The Africa–Asia corridor was a standout performer, posting a remarkable 61.9 percent year‑on‑year increase and marking eight consecutive months of growth.
Asia Pacific carriers delivered a 13.6 percent rise in demand, reflecting the region’s manufacturing strength and the seasonal uplift ahead of Lunar New Year.
Capacity increased by 10.1 percent, keeping pace with demand and supporting stable load factors.
Middle Eastern carriers posted a 16.5 percent increase in demand, continuing a year‑long run of double‑digit growth on the Middle East–Asia trade lane.
Capacity rose by 13.5 percent, though the conflict‑related disruption late in the month is expected to weigh on March performance.

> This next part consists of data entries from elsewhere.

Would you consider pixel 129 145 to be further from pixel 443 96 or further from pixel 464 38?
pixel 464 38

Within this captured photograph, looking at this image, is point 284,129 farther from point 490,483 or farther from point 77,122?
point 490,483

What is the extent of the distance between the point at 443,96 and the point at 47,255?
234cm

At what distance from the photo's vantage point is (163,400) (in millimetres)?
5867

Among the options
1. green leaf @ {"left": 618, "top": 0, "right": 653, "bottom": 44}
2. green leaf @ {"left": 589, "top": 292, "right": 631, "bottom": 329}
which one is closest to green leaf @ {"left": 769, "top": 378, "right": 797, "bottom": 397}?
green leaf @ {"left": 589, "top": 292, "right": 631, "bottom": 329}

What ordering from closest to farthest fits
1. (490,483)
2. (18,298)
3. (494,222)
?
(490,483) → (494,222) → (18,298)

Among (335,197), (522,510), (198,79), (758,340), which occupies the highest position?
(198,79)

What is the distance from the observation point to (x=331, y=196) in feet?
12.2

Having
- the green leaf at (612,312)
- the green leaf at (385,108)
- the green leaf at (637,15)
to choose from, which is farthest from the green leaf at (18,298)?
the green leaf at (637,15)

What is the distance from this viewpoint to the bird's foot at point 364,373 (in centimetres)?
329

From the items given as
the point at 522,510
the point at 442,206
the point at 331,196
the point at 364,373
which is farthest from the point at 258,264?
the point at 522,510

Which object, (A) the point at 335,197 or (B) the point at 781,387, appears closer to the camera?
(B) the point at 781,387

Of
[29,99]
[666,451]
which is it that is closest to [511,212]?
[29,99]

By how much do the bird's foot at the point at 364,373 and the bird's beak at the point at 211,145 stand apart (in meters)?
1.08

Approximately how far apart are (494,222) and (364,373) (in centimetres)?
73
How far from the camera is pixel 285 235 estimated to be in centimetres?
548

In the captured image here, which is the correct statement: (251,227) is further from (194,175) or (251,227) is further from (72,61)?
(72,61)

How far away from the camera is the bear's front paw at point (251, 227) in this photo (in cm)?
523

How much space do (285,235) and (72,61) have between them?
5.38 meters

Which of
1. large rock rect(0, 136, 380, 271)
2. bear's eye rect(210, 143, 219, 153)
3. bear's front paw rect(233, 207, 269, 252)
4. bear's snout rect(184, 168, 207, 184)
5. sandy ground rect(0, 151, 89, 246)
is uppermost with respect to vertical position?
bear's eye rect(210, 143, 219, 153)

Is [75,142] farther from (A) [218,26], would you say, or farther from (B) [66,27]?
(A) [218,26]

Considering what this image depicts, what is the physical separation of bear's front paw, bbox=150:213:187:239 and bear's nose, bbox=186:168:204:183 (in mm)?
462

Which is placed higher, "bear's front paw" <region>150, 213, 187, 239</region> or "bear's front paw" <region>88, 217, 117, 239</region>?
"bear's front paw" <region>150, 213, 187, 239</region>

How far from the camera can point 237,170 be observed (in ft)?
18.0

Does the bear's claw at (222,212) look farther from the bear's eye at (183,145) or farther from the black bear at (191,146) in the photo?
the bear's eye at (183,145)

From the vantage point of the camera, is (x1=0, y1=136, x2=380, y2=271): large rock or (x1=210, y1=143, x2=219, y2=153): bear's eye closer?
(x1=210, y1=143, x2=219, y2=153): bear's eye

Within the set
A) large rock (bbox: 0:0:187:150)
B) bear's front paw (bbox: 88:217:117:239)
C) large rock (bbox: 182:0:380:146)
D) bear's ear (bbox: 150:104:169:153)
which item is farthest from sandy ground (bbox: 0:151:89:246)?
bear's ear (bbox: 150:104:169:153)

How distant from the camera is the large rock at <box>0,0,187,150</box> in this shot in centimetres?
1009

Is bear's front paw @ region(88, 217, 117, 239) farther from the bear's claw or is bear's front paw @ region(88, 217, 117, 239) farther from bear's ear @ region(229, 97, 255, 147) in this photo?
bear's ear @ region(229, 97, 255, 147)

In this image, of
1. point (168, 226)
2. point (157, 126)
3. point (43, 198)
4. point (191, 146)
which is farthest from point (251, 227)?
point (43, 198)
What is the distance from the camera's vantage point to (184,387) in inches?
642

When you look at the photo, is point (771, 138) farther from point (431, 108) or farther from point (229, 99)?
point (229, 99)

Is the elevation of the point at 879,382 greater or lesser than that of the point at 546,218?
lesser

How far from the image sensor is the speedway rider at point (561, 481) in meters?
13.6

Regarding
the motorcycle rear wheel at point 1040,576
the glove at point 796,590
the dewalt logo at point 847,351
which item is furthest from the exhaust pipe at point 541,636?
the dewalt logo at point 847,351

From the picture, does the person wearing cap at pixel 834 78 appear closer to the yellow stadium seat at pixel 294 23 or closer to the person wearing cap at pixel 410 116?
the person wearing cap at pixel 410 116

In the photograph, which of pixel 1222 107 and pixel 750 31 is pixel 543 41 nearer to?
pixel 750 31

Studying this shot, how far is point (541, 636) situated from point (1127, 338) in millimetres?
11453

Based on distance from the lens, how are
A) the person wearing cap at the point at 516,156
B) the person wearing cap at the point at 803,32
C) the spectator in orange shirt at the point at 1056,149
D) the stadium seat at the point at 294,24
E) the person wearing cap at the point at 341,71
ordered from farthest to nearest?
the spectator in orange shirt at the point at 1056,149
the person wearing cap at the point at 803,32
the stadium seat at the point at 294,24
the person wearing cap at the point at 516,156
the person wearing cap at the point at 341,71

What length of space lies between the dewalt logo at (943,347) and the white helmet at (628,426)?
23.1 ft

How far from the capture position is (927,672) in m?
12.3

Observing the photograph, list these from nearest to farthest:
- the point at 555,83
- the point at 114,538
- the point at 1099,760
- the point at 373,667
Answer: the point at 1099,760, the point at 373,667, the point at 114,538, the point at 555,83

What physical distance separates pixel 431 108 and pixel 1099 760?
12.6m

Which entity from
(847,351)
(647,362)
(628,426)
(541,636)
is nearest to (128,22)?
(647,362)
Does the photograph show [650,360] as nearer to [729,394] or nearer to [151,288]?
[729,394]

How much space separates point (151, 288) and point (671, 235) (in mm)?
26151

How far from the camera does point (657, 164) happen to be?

North America recorded a 9.4 percent increase in demand, while Europe saw a more modest 6.9 percent rise amid ongoing economic softness in several key markets. Latin America and the Caribbean delivered the weakest regional performance, with demand up just 0.7 percent despite a 4.5 percent increase in capacity.

Trade Lanes Extend Growth Streaks
Every major trade corridor saw positive growth in February, reinforcing the broad‑based nature of the market recovery.
Europe–Asia traffic rose 13.1 percent, marking an extraordinary 36 consecutive months of expansion.
Within Asia, volumes increased 9.1 percent, extending a 28‑month growth streak.
The Middle East–Asia corridor grew 24 percent, while Europe–North America traffic rose 5.7 percent, continuing more than two years of uninterrupted growth.
Global Air Cargo Outlook Hinges on Geopolitical Stability
While February’s results underscore the resilience of global air cargo, the industry now faces a more complex operating environment.
The conflict in the Middle East has introduced new uncertainties around fuel availability, cost escalation and network disruption.
IATA emphasises that an early resolution of the conflict and a stabilisation of fuel markets would be in the best interests of the global supply chain.
For now, the sector enters the second quarter with strong underlying demand, supportive economic indicators and a broad‑based recovery across regions and trade lanes.
Whether this momentum can be sustained will depend heavily on how geopolitical and fuel‑market risks evolve in the months ahead.